Non-parametric methods, on the other hand, do not assume a specific distribution. Instead, they use data-driven strategies such as kernel density estimation (KDE) or rank-based tests. KDE, for instance, estimates the underlying probability density function by summing individual kernel functions centered on each data point:

\hat{p}(x) = \frac{1}{n\,h^d} \sum_{i=1}^n K \Bigl( \frac{x - x_i}{h} \Bigr),

where $n$ is the number of samples, $h$ is the bandwidth (a smoothing parameter), and $K$ is a chosen kernel function (commonly Gaussian). Points $x$ for which $\hat{p}(x)$ is exceedingly small can be flagged as anomalies.

Variables here:

$n$ is the total number of reference points in the dataset.
$d$ is the dimensionality of $x$ .
$h$ is the kernel bandwidth controlling how wide each kernel is spread.
$K$ is typically a symmetric function integrated to 1, e.g. a Gaussian kernel.

Time-series considerations

Anomaly detection in time-series settings introduces complexities such as trends, seasonality, and serial correlations. A purely distribution-based method that ignores time or ordering might misclassify cyclical or repeated patterns as anomalies.

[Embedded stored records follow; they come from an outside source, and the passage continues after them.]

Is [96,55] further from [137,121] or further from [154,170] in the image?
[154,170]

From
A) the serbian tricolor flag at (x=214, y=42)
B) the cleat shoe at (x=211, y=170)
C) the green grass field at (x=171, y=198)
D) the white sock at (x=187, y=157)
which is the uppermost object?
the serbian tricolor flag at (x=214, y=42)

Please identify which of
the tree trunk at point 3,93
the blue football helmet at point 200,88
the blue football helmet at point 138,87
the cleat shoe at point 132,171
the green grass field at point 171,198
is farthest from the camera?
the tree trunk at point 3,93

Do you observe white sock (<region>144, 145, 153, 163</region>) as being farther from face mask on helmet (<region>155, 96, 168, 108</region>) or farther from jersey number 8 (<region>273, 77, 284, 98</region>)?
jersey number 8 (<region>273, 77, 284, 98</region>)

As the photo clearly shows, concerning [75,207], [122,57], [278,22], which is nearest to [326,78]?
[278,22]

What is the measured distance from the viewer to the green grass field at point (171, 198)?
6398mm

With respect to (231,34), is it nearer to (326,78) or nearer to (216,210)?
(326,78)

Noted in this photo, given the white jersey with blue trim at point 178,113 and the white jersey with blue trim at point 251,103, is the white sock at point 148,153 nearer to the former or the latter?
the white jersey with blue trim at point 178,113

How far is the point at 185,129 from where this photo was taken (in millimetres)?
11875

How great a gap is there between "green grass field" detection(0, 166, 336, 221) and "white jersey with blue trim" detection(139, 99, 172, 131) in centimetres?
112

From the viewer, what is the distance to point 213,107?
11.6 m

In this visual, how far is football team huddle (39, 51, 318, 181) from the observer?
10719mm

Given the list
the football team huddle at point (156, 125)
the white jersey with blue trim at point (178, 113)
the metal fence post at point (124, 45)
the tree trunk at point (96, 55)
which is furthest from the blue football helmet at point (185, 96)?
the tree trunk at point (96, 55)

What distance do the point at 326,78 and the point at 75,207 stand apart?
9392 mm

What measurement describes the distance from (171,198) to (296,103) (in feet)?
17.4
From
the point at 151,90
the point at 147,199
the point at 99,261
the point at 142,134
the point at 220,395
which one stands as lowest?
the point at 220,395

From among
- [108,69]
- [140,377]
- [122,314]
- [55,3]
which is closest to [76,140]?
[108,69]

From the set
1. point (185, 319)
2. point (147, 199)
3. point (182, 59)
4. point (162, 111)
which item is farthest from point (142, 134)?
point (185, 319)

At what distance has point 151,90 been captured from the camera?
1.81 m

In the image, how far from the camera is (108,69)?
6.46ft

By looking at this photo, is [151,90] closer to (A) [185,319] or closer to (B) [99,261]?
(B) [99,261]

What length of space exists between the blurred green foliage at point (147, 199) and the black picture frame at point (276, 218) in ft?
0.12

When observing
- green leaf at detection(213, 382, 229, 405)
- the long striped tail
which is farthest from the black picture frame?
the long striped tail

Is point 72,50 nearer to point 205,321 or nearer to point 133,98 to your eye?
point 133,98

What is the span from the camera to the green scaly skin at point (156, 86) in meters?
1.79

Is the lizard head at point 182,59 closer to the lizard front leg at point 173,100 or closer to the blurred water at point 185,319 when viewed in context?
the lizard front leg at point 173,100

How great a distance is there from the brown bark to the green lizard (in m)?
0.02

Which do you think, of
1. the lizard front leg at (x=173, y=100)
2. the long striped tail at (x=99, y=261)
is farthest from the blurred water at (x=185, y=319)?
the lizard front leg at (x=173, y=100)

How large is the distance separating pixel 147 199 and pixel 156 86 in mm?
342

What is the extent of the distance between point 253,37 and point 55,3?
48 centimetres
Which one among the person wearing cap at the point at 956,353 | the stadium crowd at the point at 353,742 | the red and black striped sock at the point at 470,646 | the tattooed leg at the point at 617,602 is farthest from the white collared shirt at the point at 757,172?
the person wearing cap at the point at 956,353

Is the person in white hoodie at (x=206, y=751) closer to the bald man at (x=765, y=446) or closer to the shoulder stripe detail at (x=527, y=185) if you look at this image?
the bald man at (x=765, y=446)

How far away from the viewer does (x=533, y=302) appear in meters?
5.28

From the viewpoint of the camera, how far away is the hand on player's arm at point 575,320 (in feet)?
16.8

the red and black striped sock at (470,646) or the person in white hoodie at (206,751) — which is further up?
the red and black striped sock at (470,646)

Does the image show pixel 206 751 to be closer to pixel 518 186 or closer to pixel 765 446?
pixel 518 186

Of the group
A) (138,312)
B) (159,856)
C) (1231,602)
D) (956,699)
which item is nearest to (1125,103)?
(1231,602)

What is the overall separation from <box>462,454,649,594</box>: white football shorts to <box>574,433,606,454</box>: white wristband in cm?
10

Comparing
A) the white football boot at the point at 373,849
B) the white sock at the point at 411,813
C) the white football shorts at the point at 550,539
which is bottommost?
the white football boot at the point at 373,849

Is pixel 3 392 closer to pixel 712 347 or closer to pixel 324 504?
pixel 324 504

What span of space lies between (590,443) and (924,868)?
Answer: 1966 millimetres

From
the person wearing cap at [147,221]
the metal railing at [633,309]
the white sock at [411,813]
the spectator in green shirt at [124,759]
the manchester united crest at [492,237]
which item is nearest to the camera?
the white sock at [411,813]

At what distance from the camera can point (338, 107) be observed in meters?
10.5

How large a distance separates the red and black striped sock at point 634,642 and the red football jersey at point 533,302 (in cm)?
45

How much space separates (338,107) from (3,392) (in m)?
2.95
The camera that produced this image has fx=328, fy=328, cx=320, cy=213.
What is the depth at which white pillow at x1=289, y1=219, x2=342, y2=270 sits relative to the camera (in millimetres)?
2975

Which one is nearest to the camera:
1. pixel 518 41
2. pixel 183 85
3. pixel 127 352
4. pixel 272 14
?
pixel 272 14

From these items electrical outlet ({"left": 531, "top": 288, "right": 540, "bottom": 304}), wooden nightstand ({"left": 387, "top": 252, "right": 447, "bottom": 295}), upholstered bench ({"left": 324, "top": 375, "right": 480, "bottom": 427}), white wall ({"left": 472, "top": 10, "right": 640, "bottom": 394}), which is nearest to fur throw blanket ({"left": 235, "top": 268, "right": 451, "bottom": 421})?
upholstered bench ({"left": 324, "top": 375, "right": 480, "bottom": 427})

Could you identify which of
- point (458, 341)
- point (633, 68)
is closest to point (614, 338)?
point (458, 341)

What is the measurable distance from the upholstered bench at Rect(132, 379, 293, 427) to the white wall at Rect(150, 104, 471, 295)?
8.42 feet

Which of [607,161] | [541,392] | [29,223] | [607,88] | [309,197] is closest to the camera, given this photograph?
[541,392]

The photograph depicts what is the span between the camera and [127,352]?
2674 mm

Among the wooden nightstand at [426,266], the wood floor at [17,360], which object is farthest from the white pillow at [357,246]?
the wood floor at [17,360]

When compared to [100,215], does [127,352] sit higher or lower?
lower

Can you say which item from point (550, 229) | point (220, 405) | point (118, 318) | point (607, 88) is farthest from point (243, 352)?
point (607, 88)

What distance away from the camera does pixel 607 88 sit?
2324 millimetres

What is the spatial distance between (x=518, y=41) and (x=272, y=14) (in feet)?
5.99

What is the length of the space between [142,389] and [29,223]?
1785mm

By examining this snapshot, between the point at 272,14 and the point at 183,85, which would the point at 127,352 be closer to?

Thus, domain-aware approaches (e.g., ARIMA-based residual analysis, decomposition-based outlier detection) have been developed.

In classical time-series anomaly detection, a model such as ARIMA is fit to the series, producing forecasts and confidence intervals. Observations lying far outside the forecast envelope are flagged. Alternatively, robust decomposition can separate the series into trend, seasonality, and remainder components, with anomalies identified in the remainder if they exceed certain thresholds.

Machine learning methods

Machine learning-based anomaly detection methods often revolve around learning a representation of "normal" data and then scoring or classifying new observations as normal or abnormal. We can broadly categorize these approaches into supervised, unsupervised, semi-supervised, and deep learning-based techniques.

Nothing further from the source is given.